YOUR OBJECTIVE: Can you reproduce the lines below word for word, leaving out the pictures?

Lines listed in a dataset:
....................

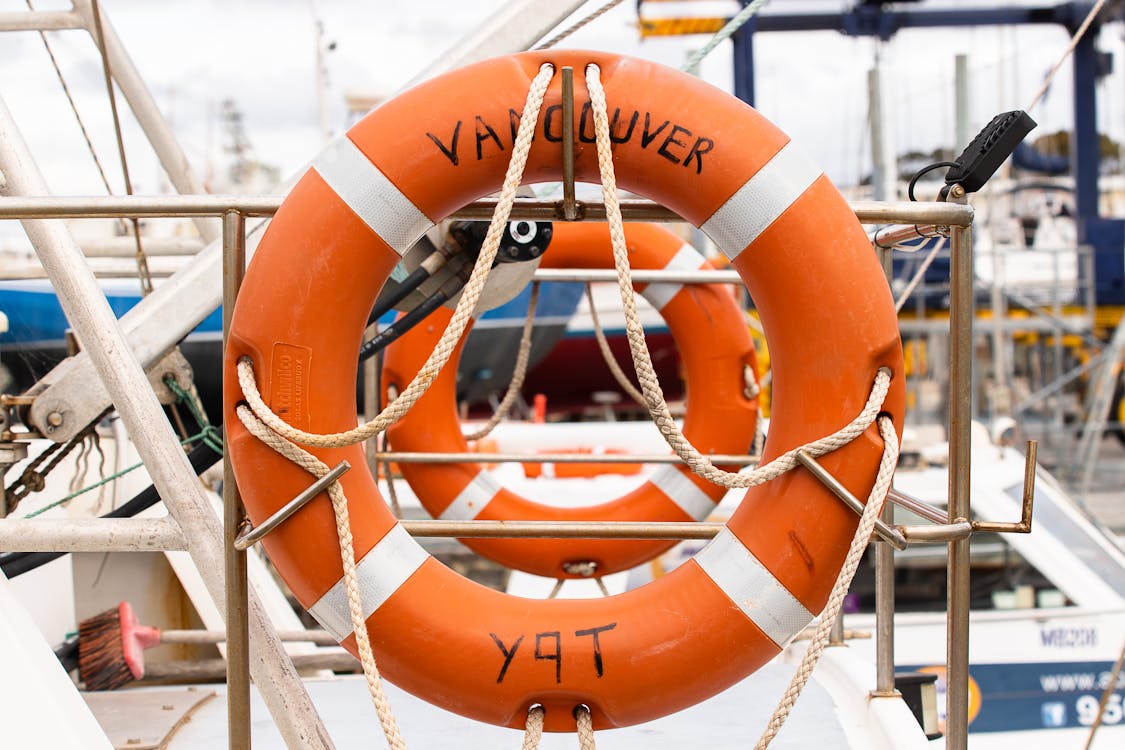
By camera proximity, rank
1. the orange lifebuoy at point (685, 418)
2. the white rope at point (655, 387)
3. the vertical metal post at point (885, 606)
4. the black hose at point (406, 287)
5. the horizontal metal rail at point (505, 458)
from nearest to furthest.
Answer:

....................

RESPONSE:
By camera proximity, rank
1. the orange lifebuoy at point (685, 418)
2. the white rope at point (655, 387)
3. the vertical metal post at point (885, 606)
4. the black hose at point (406, 287)
5. the horizontal metal rail at point (505, 458)
from nearest to furthest.
Answer:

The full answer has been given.